AIM OF THE TASK:
Lay out the part of the items that opens with the line containing "How far was" and runs through the end of the items as a Markdown table with the columns Row and Line. Give each line with its row number and omit blank lines.

Spatial data with images:
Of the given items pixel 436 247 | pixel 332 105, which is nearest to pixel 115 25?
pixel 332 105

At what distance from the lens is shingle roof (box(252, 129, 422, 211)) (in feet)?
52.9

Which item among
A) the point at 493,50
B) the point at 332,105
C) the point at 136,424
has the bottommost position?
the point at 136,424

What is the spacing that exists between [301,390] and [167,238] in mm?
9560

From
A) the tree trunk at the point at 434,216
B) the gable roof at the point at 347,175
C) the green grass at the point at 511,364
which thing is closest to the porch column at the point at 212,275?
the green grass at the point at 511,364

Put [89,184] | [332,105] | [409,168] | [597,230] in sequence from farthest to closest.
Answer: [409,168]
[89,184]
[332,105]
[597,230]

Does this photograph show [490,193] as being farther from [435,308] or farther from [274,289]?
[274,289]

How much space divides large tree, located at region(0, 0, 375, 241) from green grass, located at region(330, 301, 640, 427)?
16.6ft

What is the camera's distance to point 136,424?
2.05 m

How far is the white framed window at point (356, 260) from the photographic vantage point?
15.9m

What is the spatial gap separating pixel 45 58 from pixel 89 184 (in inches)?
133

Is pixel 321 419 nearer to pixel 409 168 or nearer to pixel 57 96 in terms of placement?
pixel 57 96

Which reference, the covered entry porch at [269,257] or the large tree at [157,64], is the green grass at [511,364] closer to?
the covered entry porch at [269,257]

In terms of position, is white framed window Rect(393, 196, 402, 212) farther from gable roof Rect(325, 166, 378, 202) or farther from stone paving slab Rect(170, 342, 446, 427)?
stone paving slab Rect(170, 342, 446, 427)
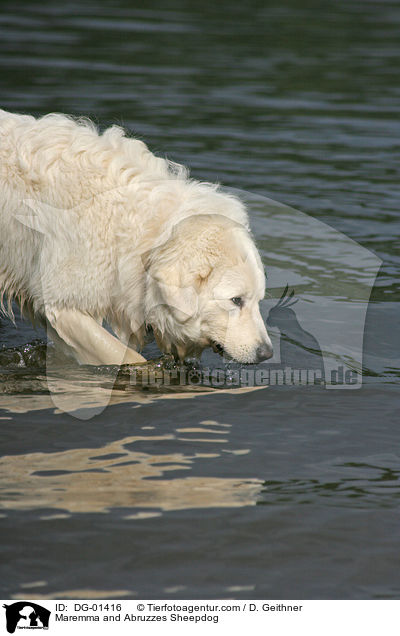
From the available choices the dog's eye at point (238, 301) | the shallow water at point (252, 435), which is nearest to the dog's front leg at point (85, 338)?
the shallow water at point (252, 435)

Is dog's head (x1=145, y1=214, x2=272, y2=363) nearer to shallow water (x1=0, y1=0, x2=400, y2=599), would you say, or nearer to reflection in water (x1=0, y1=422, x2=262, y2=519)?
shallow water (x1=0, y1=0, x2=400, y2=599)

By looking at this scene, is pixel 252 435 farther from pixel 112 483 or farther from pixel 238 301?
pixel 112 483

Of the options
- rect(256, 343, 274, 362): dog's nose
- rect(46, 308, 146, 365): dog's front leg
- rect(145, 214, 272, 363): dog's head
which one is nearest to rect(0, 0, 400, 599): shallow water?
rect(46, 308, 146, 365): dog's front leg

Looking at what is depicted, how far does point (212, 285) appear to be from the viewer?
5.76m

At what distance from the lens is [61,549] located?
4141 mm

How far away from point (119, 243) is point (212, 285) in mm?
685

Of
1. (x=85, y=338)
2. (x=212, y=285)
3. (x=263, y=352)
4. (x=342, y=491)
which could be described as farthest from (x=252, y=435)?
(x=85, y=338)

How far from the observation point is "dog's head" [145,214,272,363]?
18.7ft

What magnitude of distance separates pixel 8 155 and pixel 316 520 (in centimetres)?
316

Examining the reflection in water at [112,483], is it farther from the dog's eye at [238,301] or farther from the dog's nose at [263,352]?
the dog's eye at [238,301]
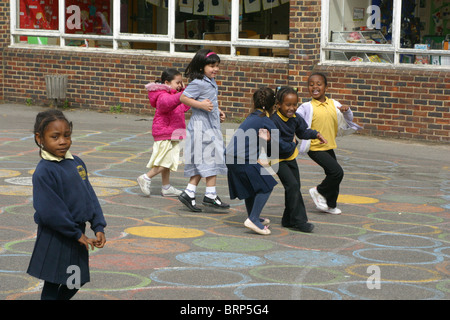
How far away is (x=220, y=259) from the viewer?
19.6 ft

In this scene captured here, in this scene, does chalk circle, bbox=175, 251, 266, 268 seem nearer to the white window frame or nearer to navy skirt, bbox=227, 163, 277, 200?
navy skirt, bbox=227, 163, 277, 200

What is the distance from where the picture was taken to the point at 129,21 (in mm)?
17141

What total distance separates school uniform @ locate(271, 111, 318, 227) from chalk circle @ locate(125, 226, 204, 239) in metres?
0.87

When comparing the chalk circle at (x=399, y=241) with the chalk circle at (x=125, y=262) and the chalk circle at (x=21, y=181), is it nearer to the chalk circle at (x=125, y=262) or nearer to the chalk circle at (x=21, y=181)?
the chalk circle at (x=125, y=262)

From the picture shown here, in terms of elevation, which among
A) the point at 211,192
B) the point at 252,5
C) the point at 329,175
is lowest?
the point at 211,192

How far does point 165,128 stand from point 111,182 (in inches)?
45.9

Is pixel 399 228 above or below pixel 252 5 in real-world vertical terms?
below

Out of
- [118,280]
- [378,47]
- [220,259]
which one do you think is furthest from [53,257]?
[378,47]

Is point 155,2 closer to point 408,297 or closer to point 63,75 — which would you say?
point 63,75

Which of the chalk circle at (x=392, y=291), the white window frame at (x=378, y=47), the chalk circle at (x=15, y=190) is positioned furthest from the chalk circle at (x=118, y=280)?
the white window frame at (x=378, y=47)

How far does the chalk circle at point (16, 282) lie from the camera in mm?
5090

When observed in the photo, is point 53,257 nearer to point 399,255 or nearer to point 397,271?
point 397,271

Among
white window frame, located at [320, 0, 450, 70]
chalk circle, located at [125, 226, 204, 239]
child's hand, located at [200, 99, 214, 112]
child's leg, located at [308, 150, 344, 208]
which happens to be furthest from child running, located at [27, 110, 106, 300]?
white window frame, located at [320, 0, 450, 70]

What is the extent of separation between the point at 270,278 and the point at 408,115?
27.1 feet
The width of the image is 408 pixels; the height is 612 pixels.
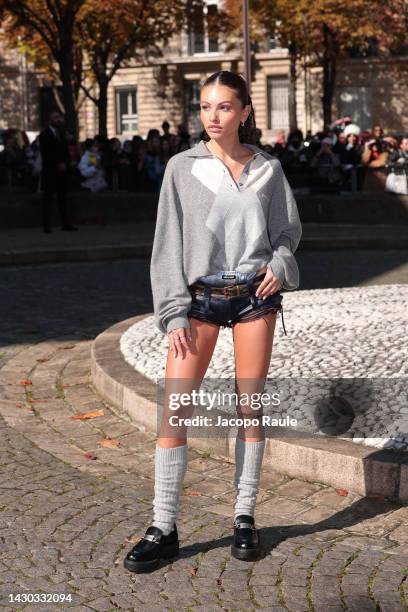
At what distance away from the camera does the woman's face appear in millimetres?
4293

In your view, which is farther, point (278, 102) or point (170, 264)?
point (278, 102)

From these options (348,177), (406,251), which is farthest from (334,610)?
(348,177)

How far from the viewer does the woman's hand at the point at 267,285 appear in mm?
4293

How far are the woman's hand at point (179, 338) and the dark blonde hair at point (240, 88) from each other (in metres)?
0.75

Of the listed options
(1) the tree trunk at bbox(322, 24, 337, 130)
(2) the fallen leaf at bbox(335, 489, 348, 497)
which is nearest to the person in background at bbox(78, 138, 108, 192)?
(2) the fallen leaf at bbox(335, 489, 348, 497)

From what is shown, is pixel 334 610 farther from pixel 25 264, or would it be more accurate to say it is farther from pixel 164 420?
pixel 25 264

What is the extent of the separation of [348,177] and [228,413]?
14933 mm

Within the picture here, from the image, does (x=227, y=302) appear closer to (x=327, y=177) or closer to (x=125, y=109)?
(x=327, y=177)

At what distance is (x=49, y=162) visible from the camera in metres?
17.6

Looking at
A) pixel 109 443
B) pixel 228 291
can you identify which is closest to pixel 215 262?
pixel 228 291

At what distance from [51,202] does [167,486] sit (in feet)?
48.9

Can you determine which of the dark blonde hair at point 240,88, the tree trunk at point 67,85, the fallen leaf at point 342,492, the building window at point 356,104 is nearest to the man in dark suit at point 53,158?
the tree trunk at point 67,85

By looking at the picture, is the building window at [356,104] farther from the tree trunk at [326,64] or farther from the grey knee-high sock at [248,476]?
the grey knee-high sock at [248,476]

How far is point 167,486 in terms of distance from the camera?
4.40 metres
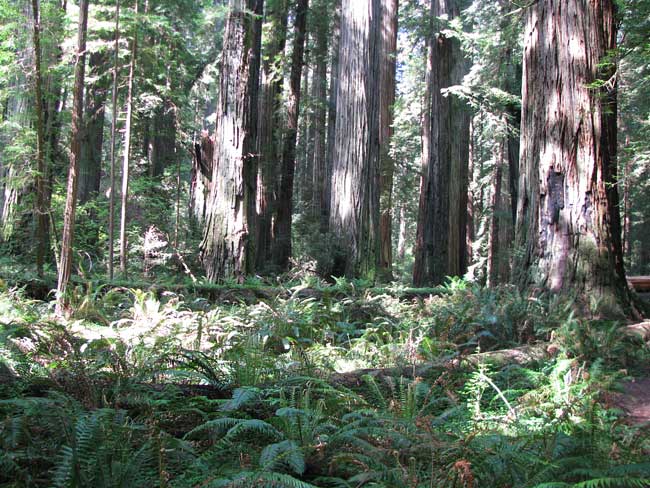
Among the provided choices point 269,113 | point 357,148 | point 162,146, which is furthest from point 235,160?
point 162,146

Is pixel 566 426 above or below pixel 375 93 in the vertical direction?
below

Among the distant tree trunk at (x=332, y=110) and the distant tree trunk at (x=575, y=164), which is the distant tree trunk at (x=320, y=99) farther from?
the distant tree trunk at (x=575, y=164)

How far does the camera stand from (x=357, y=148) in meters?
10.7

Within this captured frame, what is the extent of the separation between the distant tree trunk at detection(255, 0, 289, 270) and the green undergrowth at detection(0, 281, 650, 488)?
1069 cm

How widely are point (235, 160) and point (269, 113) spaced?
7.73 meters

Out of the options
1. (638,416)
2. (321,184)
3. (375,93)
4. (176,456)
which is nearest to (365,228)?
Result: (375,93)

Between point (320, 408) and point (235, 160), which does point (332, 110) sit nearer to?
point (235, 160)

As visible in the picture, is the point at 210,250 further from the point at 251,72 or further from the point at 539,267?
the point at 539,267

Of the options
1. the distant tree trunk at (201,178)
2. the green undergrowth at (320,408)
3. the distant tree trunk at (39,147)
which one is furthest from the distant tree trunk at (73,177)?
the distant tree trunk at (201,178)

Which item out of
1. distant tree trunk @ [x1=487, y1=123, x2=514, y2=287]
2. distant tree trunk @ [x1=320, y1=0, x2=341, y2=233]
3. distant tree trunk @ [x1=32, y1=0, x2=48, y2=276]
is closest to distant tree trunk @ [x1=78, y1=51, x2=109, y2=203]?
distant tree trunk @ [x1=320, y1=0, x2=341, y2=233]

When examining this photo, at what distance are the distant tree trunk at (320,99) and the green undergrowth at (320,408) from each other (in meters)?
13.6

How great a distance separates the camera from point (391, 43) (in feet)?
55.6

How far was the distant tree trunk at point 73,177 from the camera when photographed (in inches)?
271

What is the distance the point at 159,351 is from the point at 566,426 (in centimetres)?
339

RESPONSE FOR THIS EXERCISE:
| Row | Line |
|---|---|
| 1 | How far was the distant tree trunk at point 73,177 from the camera when photographed (in inches)? |
| 2 | 271 |
| 3 | What is the distance the point at 159,351 is from the point at 566,426 (in centimetres)? |
| 4 | 339 |